Lage aprisionado no paradoxo de Schrödinger

Hoje, a partir das 20:30, sensivelmente, Portugal conhece o Campeão Nacional 2018/19. Mas até lá ambas as possibilidades são reais: Benfica campeão? FC Porto campeão? 

O país vive, suspenso, até ao final da tarde, um estado de entrelaçamento da realidade em que qualquer cenário é possível, à semelhança da experiência mental que o físico austríaco Erwin Schrödinger desenvolveu em 1935 e na qual um gato, fechado dentro de uma caixa, estava simultaneamente vivo e morto até que fosse possível espreitar para dentro da mesma. Até às 20:30 este jornal é para si, caro leitor, a caixa do Gato de Schrödinger, na qual Benfica e FC Porto são simultaneamente campeões nacionais 2018/19. Depois de soar o apito final na Luz e no Dragão regresse aqui, a estas páginas, e escolha a realidade alternativa que passar a vigorar. Até lá, ambas são reais e, por incrível que possa parecer, aquela que não se concretizar não deixará de encerrar em si mesma um tremendo fundo de verdade, o que só por si merece uma profunda reflexão por parte de todos nós que teimamos em avaliar a qualidade do trabalho realizado apenas e só em função dos resultados.
··········
* TAREFAS A REALIZAR:
- A) Resuma o texto acima em duas frases.
- B) Extraia da listagem abaixo todas as linhas que contêm a sequência "picture".

* DADOS A PROCESSAR:
··········
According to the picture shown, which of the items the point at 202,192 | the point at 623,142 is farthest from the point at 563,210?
··········
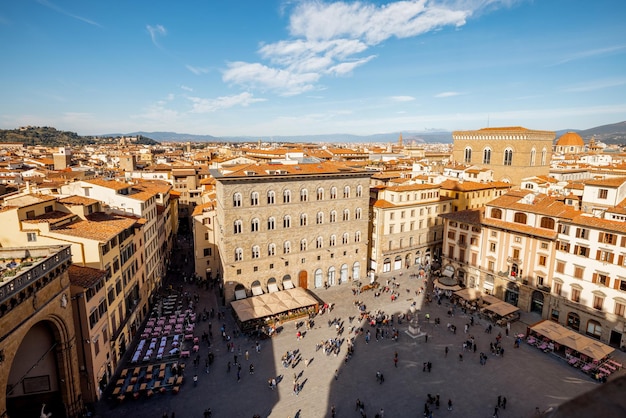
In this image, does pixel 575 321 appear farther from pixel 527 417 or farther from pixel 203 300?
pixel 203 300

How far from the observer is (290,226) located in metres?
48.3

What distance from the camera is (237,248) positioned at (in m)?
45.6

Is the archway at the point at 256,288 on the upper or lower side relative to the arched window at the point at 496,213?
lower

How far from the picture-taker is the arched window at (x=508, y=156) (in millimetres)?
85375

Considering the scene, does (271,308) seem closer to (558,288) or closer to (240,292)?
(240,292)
··········
* RESPOSTAS POR TAREFA:
- A) A partir das 20:30 desse dia, Portugal fica a conhecer o Campeão Nacional 2018/19, mas até lá tanto o Benfica como o FC Porto podem ser campeões. O texto compara esse estado à experiência mental do gato de Schrödinger e afirma que a realidade que não se concretizar também encerrará um fundo de verdade, o que merece reflexão por parte de quem avalia o trabalho apenas pelos resultados.

- B)
According to the picture shown, which of the items the point at 202,192 | the point at 623,142 is farthest from the point at 563,210?
How far from the picture-taker is the arched window at (x=508, y=156) (in millimetres)?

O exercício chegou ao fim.